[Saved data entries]
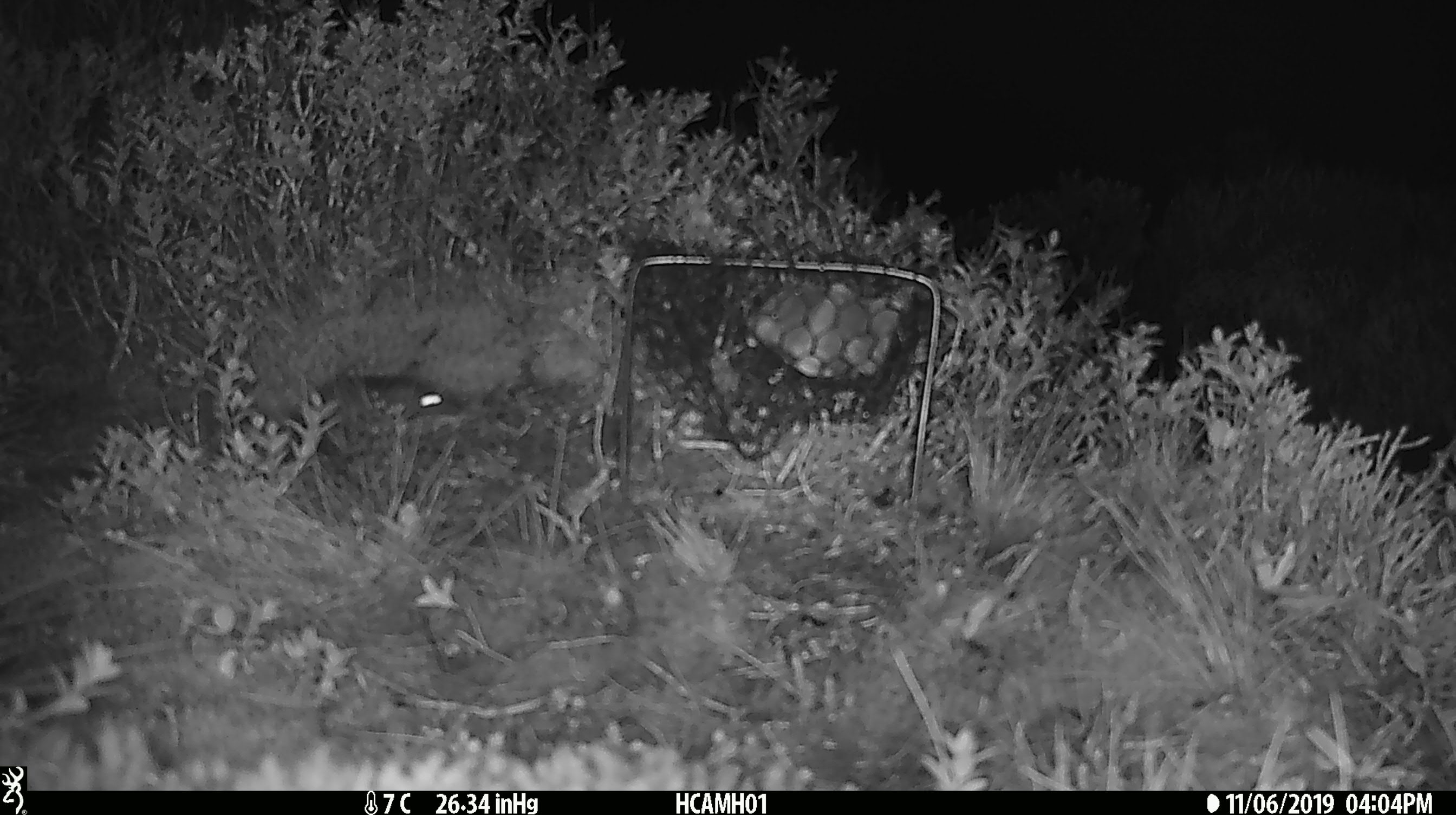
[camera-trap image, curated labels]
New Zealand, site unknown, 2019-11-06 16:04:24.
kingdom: Animalia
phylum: Chordata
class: Mammalia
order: Rodentia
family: Muridae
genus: Mus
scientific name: Mus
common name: mouse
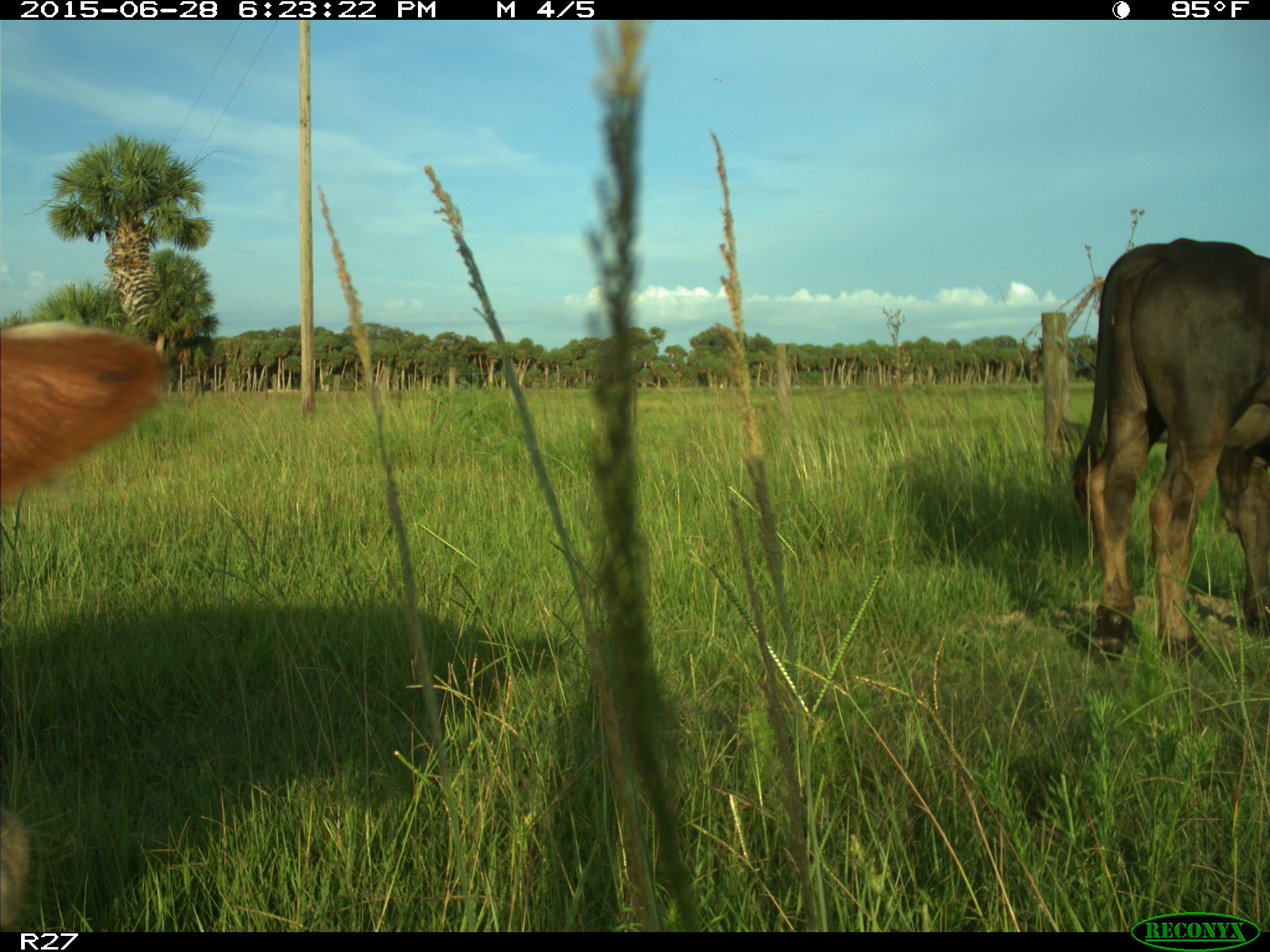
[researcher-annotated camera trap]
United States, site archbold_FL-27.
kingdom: Animalia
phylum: Chordata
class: Mammalia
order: Artiodactyla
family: Bovidae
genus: Bos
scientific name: Bos taurus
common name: domestic cow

#### REQUIRED ACTION
Repeat the records above verbatim, dropping the pictures.

#### RESULT
[camera-trap image, curated labels]
New Zealand, site unknown, 2019-11-06 16:04:24.
kingdom: Animalia
phylum: Chordata
class: Mammalia
order: Rodentia
family: Muridae
genus: Mus
scientific name: Mus
common name: mouse
[researcher-annotated camera trap]
United States, site archbold_FL-27.
kingdom: Animalia
phylum: Chordata
class: Mammalia
order: Artiodactyla
family: Bovidae
genus: Bos
scientific name: Bos taurus
common name: domestic cow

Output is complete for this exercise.